Maka jangan heran, ketika biaya pendidikan semakin hari semakin mahal, pembangunan fasilitas kampus tidak ditujukan untuk meningkatkan pengetahuan (dalam pengertian yang sejati) peserta didik, akan tetapi lebih besar untuk mendatangkan keuntungan bagi kampus, dan dunia industry kapitalis. Pendidikan yang mahal, pada akhirnya menjadi lingkaran paradoks: calon mahasiswa akan mencari jurusan yang mudah mendapatkan kerja, dan para sarjana akan berpikir untuk mengembalikan utang mereka selama masa perkuliahan, dan akhirnya masyarakat juga menjadi akibatnya, seperti contoh para dokter-dokter orientasinya bekerja di rumah sakit swasta yang mahal, lalu semakin sedikit Dokter yang bersedia untuk diterjunkan ke daerah-daerah pedalaman. Privatisasi pendidkan juga mengakibatkan fakultas/jurusan yang tak kalah pentingnya dihapuskan karena sedikit peminatnya, misalnya, di Universitas Nasional Singapore sudah tak ada lagi jurusan sosiologi ataupun Filsafat karena dianggap tak menjanjikan untuk mengganti biaya pendidikannya yang mahal. Dan pendidikan di negeri ini tengah mengarah menuju kondisi yang serupa.

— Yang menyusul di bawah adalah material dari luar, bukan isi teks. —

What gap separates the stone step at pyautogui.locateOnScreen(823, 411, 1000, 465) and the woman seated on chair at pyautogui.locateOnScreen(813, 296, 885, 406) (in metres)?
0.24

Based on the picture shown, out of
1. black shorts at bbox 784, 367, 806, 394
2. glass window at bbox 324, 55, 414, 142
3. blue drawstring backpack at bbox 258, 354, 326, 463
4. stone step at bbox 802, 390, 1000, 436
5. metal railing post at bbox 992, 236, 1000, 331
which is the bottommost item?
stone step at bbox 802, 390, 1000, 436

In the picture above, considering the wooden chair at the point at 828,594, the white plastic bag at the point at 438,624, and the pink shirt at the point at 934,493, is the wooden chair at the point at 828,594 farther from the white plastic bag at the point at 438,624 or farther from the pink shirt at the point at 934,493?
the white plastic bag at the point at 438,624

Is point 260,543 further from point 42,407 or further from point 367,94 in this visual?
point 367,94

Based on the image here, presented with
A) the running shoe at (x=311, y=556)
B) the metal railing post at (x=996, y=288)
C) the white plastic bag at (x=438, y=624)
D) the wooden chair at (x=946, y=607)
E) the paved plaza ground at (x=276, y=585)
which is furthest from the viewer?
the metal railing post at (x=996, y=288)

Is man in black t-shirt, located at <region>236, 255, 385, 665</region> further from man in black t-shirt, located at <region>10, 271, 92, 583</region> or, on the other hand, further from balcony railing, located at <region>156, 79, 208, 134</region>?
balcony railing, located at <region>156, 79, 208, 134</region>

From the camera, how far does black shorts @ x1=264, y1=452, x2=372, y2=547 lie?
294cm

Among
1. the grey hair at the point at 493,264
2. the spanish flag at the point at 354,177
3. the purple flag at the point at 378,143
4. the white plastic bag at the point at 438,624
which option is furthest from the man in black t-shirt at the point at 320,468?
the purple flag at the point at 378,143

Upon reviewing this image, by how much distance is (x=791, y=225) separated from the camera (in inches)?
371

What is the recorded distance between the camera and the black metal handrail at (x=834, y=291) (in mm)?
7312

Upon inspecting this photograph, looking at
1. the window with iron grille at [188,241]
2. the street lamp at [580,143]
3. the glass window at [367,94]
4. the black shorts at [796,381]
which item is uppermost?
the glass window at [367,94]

bayangkan saja jika pemerintahan melepaskan tanggung jawabnya ketika menurut penelitian dari Internasional Labour organization (ILO), 19 persen atau 4, 18 Juta anak usia sekolah di Indonesia ternyata putus sekolah dan menjadi pekerja anak, dan lebih dari 350 ribu anak TKI yang ada di Malaysia tidak mendapatkan akses pendidikan karena orang tua mereka tidak memiliki dokumen dan si anak tidak memiliki kewarganegaraan.

Fasilitas pendidikan pun telah banyak yang rusak, sebagai catatan di Tanggerang 45 persen dari 378 sekolah mengalami kerusakan, di Madiun Jawa Timur dari 475 bangun sekolah yang ada, 121 mengalami kerusakan.

Tidak hanya di daerah, kerusakan sekolah pun terjadi di Jakarta. Ada sekitar 413 sekolah yang rusak, merata di semua wilayah DKI Jakarta. Bila ditotal jumlah sekolah yang rusak se-Indonesia ada sekitar 20.500, dari tingkat SD hingga SMA. Dari semua kerusakan tersebut, pemerintah hanya bisa memperbaiki sebagaian karena keterbatasan dana.

Pendidikan yang seharusnya menjadi tanggung jawab pemerintah sebagaimana di amanahkan oleh UUD 1945 sangat jauh dari ideal. Anggaran Pendidikan yang diamanahkan sebesar 20 persen dari APBN dan APBD baru dapat direalisasikan pada tahun 2008 dan itu pun dengan aturan sebagaimana diputuskan oleh MK bahwa gaji guru termasuk dalam anggaran tersebut.

lantas bagaimana nasib mereka nanti saat menghadapi bangu kuliah nantinya??
okelah kalau dari keluarga yang mampu,, lantas bagaimana nasiib keluarga yang tak mampu?? apa mereka harus trus hidup tanpa pendidikan??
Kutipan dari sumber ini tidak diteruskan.